The shifts studied involved only two emergency physicians in one rural base hospital so the results may not be generalisable to all emergency physicians or all departments. The emergency physicians had more years of experience than the other doctors in the study and may have been more familiar with hospital protocol and the availability of community services. Further, the results represent an emergency physician to total doctor ratio of 1:2, which would not be common in larger hospital ED where a greater proportion of junior doctors would be expected.
This retrospective case record review was opportunistic, as occasions when it is possible to compare ED outcomes with and without an emergency physician in attendance do not arise frequently, especially in rural hospitals. While it is acknowledged that the study reported in this article includes only small sample sizes, and that there were other limitations, as discussed above, it is strongly indicative that the presence of more senior, experienced staff in a rural ED at night is associated with a reduction in EDLOS, admissions, pathology tests per patient, and telephone consultations. For further confirmation of these findings it is recommended that a larger multi-centre trial be undertaken.
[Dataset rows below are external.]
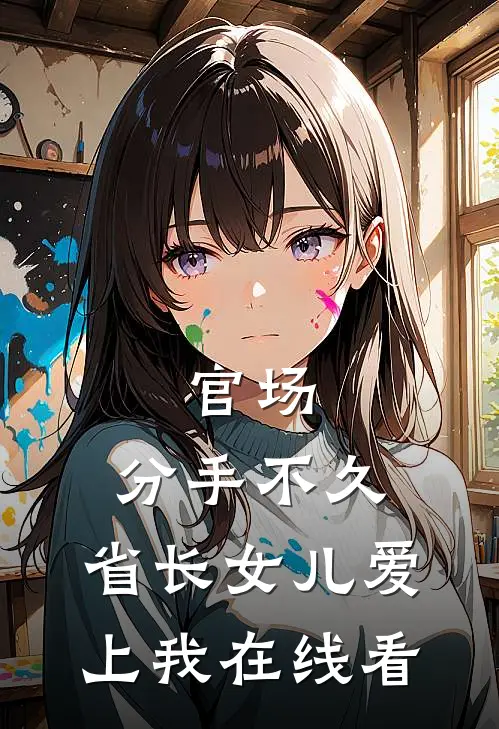官场：分手不久，省长女儿爱上我在线看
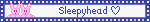 Sleepyhead /eheart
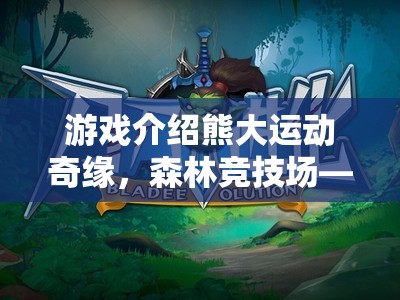 熊大運(yùn)動奇緣，森林競技場——趣味與挑戰(zhàn)并存的體育盛宴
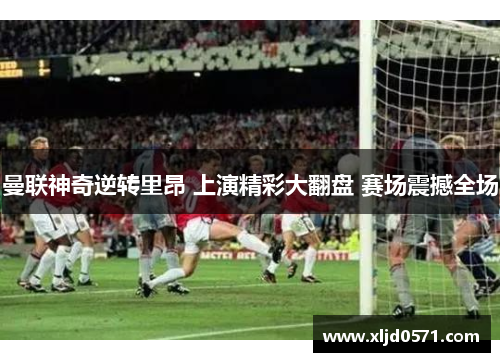 曼联神奇逆转里昂 上演精彩大翻盘 赛场震撼全场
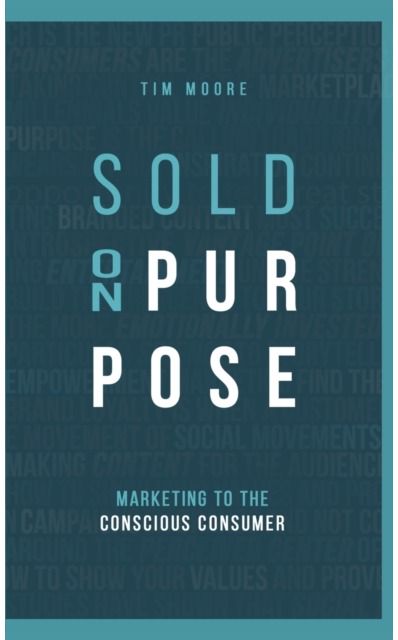 Sold On Purpose Marketing to the
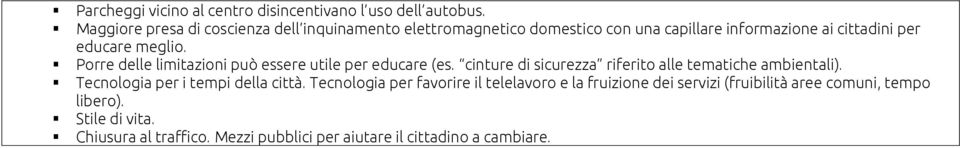 Porre delle limitazioni può essere utile per educare (es. cinture di sicurezza riferito alle tematiche ambientali).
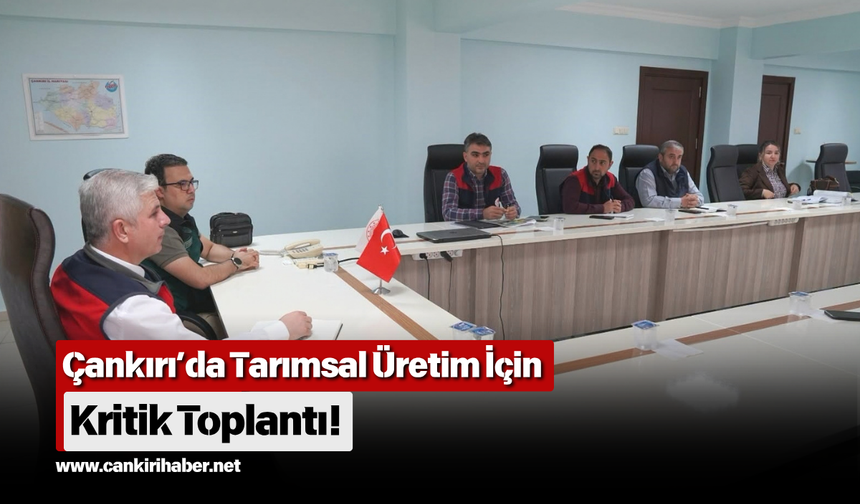 Çankırı’da Tarımsal Üretim İçin Kritik Toplantı!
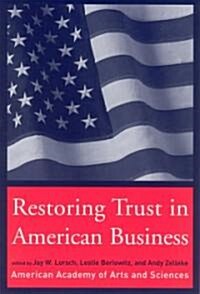 [중고] Restoring Trust in American Business (Paperback)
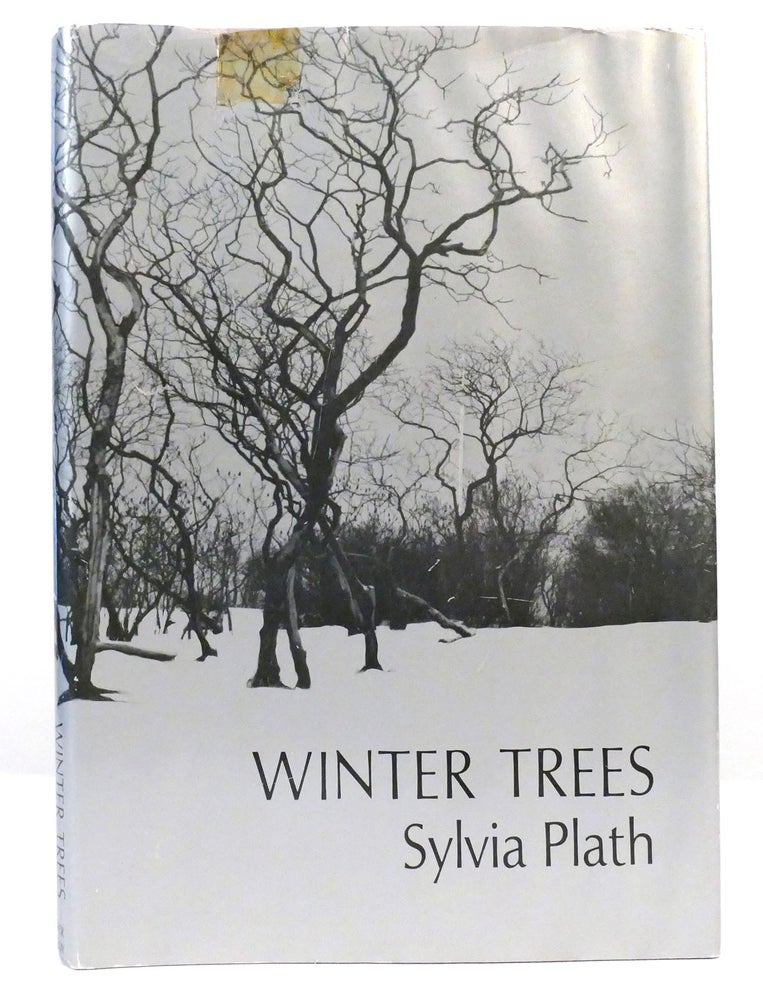 Item #159665 WINTER TREES. Sylvia Plath.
This study did not take into account the comparative cost of care with and without an emergency physician in attendance, although some of the findings are certainly suggestive of a cost saving. It is obvious that there is cost differential between employing a registrar or staff specialist compared to a more junior doctor; however, without detailed analysis of all the costs it is difficult to know if the additional expense would be balanced by the resultant cost saving. It is recommended that, should a larger study be possible in the future, financial cost as well as quality of care should be included as outcome measures.
This article must be considered in the light of recent findings about the improvement in access block with the presence of an emergency physician in the rural ED8 and comments about the affect of access block on job satisfaction and career longevity of emergency physicians14. As mentioned earlier, Tamworth Base Hospital does not have a problem with access block and so this could not be used reliably as an outcome factor. However, the findings of this study seem to further substantiate the case for the presence of a staff specialist in the ED, within the limits of available staffing, on other grounds. In addition, rural emergency departments often have a relatively 'flat' administrative profile and a frontline presence has been observed to promote the perception of consultants as clinical leaders, role models and mentors for younger doctors14.